LAFAYETTE — A dissenting member of the commission that proposed returning to separate city and parish governments in Lafayette is raising money for a publicity campaign against the move.

Voters are set to decide on Oct. 22 whether to undo Lafayette Consolidated Government, which formed when the once-separate governments for Lafayette Parish and the city of Lafayette merged in 1996.

The possible breakup was put on the ballot after a commission that was exploring changes to local government voted 6-3 in April to recommend that voters have their say on breaking up government.

Commission member Don Bacque opposed the move and was one of three members who were on the losing end of the 6-3 vote.

He has formed a political action committee to raise funds to defeat the proposal.

Bacque said this week his True PAC has raised more than $10,000 and he plans to continue seeking contributions to fund a media campaign.

“The goal is to educate the public,” he said.

Bacque said the shape and reach of the campaign will be determined by how much money True PAC raises in the coming weeks.

Bacque has also been making the rounds at civic clubs and government meetings to carry his message to “anyone who will listen.”

Bacque’s vocal counterpart in the effort has been Bruce Conque, a former commission member who supports breaking up government.

Conque said he has probably made his case at a few dozen meetings in recent months, but he is not aware of any organized campaign in favor of dissolving the consolidated government.

While Conque and Bacque are split on the issue, they agree that many voters are either unaware of the upcoming vote or have not given much thought to it.

“The general public does not appreciate how our existing government functions,” Conque said.

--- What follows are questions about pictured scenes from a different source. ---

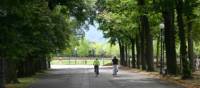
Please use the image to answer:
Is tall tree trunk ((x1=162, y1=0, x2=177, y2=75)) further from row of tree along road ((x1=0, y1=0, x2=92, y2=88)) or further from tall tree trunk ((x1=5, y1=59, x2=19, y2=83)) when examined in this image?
tall tree trunk ((x1=5, y1=59, x2=19, y2=83))

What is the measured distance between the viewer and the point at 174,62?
46.4m

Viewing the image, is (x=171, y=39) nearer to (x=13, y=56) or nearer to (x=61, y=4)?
(x=61, y=4)

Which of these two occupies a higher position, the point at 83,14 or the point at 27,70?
the point at 83,14

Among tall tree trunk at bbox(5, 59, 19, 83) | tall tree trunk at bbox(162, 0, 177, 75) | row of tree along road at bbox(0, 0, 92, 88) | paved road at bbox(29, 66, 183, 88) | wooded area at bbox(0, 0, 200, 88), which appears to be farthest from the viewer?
tall tree trunk at bbox(162, 0, 177, 75)

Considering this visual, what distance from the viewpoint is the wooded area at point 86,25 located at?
93.2 feet

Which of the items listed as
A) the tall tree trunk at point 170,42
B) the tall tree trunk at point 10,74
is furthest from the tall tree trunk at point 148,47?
the tall tree trunk at point 10,74

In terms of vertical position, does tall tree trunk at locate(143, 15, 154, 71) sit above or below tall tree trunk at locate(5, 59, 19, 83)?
above

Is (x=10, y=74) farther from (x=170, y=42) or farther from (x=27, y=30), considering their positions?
(x=170, y=42)

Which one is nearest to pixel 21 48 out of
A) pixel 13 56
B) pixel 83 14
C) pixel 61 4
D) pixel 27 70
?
pixel 13 56

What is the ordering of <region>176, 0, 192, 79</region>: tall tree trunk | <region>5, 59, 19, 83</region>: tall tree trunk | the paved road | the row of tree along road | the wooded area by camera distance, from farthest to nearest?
<region>176, 0, 192, 79</region>: tall tree trunk
<region>5, 59, 19, 83</region>: tall tree trunk
the paved road
the wooded area
the row of tree along road

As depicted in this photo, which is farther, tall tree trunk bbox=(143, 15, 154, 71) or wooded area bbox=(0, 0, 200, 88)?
tall tree trunk bbox=(143, 15, 154, 71)

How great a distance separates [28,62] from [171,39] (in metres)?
13.5

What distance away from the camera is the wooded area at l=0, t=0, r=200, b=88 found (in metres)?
28.4

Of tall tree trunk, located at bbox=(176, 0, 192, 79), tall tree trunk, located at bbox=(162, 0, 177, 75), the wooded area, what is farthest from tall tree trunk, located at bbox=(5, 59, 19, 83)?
tall tree trunk, located at bbox=(162, 0, 177, 75)
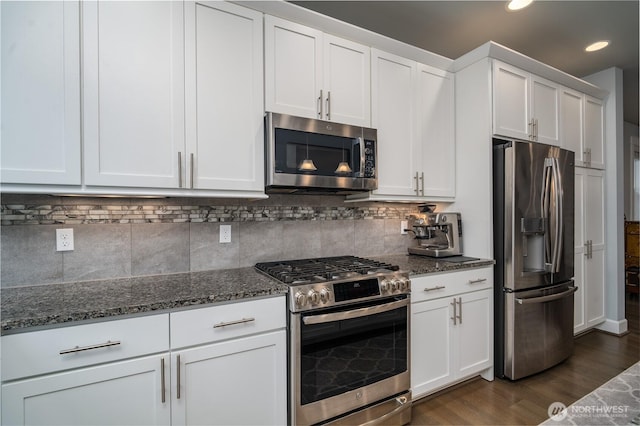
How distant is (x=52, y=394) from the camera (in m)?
1.14

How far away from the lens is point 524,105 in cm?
257

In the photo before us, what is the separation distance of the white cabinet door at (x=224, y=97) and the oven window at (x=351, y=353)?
3.00ft

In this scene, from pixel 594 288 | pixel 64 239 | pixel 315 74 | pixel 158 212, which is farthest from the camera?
pixel 594 288

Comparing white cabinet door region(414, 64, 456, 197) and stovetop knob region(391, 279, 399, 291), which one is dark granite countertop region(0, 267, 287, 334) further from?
white cabinet door region(414, 64, 456, 197)

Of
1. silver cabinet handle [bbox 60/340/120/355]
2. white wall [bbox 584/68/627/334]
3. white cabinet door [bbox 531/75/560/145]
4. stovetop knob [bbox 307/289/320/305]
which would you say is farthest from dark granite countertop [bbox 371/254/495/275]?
white wall [bbox 584/68/627/334]

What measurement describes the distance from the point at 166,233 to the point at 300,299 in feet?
3.10

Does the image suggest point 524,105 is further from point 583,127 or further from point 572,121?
point 583,127

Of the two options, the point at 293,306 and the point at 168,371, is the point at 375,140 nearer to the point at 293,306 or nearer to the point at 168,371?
the point at 293,306

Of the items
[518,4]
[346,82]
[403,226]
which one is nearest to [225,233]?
[346,82]

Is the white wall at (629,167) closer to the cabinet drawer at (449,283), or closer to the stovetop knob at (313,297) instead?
the cabinet drawer at (449,283)

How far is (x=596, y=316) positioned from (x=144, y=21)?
15.0 feet

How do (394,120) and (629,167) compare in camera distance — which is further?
(629,167)

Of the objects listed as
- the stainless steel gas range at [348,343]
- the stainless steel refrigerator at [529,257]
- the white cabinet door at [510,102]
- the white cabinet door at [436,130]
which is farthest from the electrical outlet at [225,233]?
the white cabinet door at [510,102]

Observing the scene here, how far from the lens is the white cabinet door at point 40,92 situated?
4.23 ft
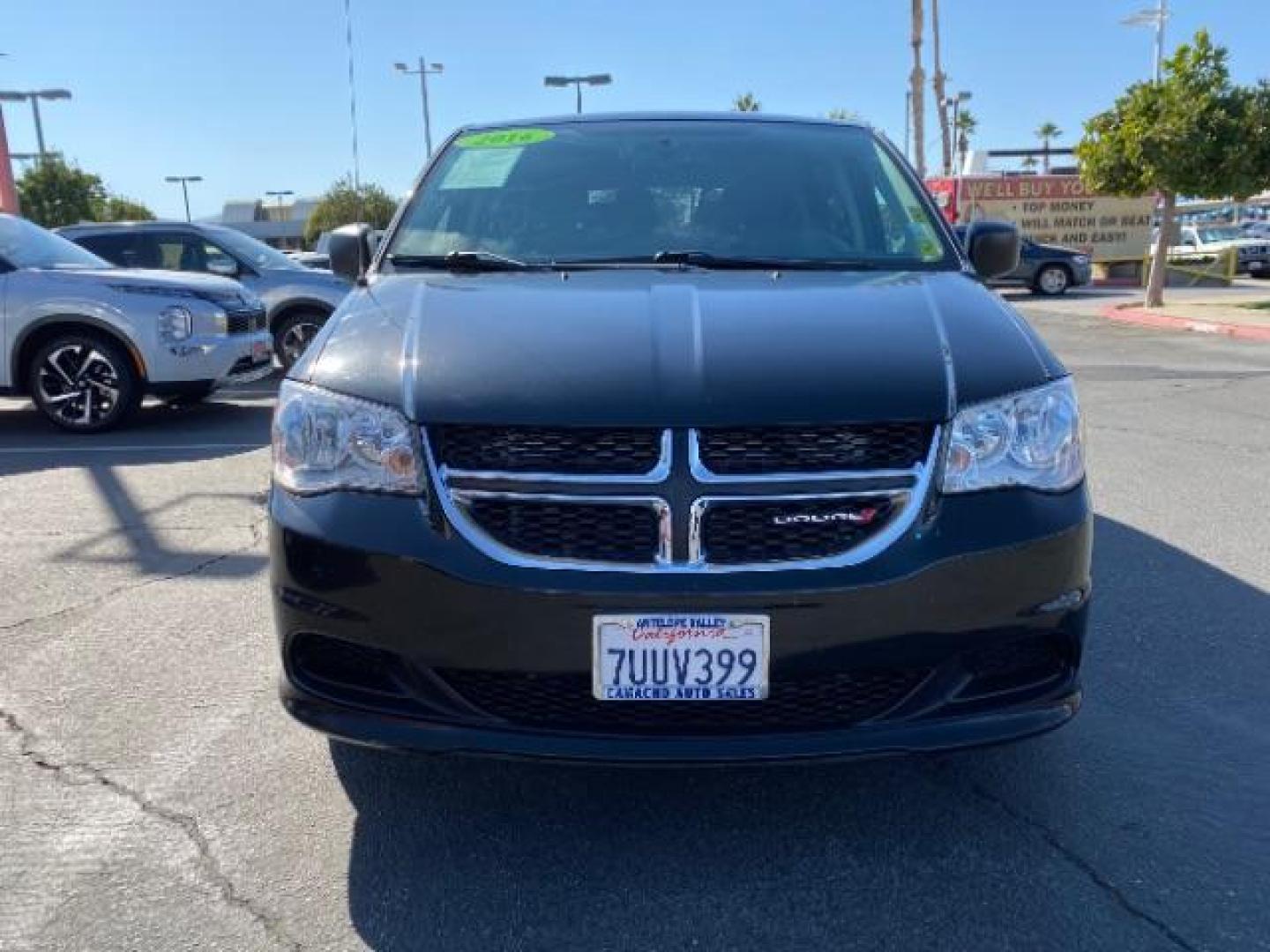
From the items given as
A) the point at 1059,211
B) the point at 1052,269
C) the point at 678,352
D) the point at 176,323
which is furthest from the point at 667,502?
the point at 1059,211

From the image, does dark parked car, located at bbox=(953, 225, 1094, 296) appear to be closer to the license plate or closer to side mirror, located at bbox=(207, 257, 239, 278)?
side mirror, located at bbox=(207, 257, 239, 278)

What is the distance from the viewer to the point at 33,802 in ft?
9.35

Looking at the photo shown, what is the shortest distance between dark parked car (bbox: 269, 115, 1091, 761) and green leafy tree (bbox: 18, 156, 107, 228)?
51.2m

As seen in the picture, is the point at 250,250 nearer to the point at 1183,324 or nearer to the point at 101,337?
the point at 101,337

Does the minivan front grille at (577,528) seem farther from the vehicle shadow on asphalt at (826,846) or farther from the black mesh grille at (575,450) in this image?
the vehicle shadow on asphalt at (826,846)

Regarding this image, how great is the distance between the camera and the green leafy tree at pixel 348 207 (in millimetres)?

The driving force in pushing the issue to the ballot has come from within the city limits.

Among the main issues is the make-up of the nine member City-Parish Council.

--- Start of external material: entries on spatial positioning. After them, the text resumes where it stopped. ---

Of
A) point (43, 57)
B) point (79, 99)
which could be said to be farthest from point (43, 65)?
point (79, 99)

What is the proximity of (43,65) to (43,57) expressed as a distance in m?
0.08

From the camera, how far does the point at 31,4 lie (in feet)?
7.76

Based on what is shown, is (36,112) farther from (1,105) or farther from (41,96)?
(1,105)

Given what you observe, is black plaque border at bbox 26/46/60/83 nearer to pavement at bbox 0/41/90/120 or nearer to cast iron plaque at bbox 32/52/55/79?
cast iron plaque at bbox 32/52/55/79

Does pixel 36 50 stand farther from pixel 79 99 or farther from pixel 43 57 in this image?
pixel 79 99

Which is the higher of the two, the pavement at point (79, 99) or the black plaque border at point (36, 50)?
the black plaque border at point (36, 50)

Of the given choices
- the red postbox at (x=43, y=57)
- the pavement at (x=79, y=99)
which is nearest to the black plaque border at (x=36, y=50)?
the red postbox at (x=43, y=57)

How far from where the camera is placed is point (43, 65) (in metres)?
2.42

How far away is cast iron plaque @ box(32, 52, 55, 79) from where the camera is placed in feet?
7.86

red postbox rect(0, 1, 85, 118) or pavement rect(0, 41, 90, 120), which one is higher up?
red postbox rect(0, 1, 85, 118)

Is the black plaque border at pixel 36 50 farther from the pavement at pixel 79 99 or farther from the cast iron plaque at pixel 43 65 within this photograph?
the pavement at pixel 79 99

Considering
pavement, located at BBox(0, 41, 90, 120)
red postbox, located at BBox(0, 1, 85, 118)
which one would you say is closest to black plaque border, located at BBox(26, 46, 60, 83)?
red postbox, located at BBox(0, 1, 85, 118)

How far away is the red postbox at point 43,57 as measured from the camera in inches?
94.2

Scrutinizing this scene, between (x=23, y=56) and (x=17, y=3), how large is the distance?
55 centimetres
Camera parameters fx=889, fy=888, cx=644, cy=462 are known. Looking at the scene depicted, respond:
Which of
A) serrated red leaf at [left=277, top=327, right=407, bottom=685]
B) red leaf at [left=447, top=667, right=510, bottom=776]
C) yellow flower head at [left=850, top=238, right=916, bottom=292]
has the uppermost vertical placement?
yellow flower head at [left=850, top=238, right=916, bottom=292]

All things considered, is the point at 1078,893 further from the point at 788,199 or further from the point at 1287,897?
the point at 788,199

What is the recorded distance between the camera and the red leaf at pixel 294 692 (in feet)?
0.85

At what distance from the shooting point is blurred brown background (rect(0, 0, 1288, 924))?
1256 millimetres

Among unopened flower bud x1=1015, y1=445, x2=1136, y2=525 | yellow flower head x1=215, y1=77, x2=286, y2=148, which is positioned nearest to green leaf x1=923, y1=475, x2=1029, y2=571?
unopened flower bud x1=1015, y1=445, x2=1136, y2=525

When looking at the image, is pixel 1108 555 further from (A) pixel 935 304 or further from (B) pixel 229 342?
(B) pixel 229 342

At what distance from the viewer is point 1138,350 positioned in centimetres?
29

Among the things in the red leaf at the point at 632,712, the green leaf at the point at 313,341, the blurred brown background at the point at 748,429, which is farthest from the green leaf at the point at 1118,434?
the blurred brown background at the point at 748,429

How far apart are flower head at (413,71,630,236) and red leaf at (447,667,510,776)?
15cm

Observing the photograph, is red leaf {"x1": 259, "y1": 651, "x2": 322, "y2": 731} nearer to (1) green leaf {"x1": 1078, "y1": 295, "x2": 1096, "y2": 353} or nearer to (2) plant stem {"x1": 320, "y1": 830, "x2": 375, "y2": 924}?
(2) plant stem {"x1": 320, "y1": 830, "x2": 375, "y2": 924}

Five of those members represent largely city-based districts and four represent rural-based districts.

Some of the city-based council members have complained that their rural counterparts have too much say over affairs within the city limits, including the budgets and oversight of the city police department, city fire department and the city-owned utility system.

That’s an issue because despite the consolidation of the parish council and city council in 1996, the city of Lafayette remains a separate legal entity with its own separate taxes to support fire, police and other city services.

“I’m looking for self-determination for the city of Lafayette,” Conque said.

Opponents of deconsolidation argue that the 1996 merger has brought a more regional focus to government that seems to be working.

Bacque said that undoing the merger would bring no real benefits but would add to the cost of running government because the proposal calls for creating two new councils where only one exists today.

“That’s money currently being spent on services,” he said.

Under the deconsolidation proposal, the nine-member City-Parish Council would be replaced with two separate councils — a seven-member council for the parish and a seven-member council for the city.

The city-parish president’s job would be replaced with a mayor for Lafayette and a parish president for Lafayette Parish.

If voters approve deconsolidation, the plan would not go into effect until 2016 because state law requires that the council members who are elected this fall be allowed to serve their full four-year terms.